Limitations and strengths

Our study has some limitations that must be considered. First, all patients were recruited following ICU admission to one single ICU. Differences in hospital characteristics, admission criteria and case-mix may therefore limit the generalizability of the study. Second, the identification of premorbid frailty in patients presenting in an intensive care setting may be hampered by factors related to the acute illness and events leading up to it, which may be difficult to separate from true frailty. We cannot exclude that the assessment may have been affected by events leading up to the admission to, and the patient’s status in, the intensive care unit. Third, sociodemographic factors and more detailed data on premorbid comorbidities were not available, all of which could have been used for statistical adjustment purposes. Importantly, we were not able to study interactions between individual comorbidities, concomitant diagnoses, and frailty.

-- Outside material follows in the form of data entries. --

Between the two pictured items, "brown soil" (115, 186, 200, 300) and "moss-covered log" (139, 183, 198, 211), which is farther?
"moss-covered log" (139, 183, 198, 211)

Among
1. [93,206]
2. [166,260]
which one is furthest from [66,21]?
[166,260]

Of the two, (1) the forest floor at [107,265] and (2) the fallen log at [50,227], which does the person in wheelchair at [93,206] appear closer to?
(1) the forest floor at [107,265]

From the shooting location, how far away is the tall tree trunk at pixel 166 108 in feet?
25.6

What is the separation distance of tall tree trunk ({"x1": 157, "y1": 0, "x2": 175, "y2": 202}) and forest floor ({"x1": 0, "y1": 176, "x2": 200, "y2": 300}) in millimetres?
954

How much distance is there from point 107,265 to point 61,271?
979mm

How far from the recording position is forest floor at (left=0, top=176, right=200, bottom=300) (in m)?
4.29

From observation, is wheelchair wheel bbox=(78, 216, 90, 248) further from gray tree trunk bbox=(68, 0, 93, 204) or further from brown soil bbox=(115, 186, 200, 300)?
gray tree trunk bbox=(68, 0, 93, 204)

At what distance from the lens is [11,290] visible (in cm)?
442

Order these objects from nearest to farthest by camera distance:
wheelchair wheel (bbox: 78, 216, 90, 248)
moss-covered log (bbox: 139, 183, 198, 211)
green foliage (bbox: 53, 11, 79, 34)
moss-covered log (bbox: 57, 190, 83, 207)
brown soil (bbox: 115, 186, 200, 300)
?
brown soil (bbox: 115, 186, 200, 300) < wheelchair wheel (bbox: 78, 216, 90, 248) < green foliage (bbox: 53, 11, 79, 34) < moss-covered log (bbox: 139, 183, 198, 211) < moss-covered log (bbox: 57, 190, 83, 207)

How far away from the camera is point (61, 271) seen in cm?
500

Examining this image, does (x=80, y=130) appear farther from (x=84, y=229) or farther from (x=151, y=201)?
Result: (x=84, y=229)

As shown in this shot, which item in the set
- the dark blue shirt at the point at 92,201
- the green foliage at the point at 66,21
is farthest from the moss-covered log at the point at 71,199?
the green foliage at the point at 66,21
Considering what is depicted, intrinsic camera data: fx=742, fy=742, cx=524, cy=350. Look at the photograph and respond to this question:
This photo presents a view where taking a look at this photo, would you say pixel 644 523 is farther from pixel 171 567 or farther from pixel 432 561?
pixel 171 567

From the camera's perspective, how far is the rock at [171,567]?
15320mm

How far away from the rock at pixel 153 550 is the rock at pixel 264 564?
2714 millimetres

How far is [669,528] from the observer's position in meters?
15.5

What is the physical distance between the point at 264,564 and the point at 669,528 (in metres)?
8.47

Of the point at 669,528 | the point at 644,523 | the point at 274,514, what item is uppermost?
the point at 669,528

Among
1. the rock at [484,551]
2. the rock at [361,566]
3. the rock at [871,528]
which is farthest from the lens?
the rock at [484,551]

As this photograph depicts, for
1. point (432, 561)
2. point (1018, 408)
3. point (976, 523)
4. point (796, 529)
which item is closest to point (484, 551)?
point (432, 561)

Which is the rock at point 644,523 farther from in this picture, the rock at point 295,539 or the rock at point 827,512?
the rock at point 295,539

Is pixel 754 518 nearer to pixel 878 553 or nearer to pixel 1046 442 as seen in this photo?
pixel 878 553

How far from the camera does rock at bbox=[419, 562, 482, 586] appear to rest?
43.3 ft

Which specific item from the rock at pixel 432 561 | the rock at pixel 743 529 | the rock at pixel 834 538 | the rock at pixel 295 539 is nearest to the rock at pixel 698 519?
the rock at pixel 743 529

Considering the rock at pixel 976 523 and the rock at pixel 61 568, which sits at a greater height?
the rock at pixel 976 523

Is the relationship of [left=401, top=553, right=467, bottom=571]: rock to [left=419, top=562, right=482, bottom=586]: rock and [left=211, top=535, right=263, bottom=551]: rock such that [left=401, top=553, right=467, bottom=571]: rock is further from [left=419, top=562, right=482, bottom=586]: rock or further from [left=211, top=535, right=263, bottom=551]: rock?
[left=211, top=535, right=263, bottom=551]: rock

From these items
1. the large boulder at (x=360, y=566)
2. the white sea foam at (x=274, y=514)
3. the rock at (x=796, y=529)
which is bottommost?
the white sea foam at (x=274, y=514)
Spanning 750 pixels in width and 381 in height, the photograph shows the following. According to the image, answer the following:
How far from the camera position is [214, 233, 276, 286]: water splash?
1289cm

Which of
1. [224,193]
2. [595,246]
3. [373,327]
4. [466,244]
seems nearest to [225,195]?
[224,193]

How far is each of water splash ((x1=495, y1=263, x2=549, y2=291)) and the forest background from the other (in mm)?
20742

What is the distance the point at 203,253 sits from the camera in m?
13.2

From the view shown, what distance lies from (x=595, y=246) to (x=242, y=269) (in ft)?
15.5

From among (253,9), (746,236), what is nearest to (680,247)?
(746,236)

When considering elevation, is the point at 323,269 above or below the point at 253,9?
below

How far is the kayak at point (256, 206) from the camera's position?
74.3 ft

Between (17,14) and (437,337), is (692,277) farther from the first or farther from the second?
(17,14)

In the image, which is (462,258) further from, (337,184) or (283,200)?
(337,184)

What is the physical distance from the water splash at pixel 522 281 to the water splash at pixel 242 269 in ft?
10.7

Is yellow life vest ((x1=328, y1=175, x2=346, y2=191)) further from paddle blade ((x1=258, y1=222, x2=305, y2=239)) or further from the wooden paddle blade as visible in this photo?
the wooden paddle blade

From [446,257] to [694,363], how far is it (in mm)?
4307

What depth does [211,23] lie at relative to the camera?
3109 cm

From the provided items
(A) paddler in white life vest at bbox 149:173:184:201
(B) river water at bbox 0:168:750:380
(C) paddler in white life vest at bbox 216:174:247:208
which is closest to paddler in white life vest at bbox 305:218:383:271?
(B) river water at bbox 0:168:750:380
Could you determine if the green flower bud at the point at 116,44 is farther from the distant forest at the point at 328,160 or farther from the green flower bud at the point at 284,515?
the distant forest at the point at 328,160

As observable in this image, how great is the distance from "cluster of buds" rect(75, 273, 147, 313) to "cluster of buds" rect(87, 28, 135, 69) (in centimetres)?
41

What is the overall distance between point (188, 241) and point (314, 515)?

Last, other outcome measures than death, such as the risk of complications after ICU stay, return to home or previous level of independency in frail and non-frail patients, were not available. The lack of patient-related outcome measures such as health related quality of life is a notable limitation. Strength of the study lies in the inclusion of all patients presenting in a general ICU, without limitation to patients of a certain age or diagnosis, and in the overall number of patients included.

Conclusion

Premorbid frailty is common in critically ill patients of all ages and affects a majority of patients under 64 years of age. The extent to which frailty is associated with an increased risk of death is most marked among middle-aged patients. We conclude that frailty needs to be recognized in all adult critically ill patients, especially the middle-aged.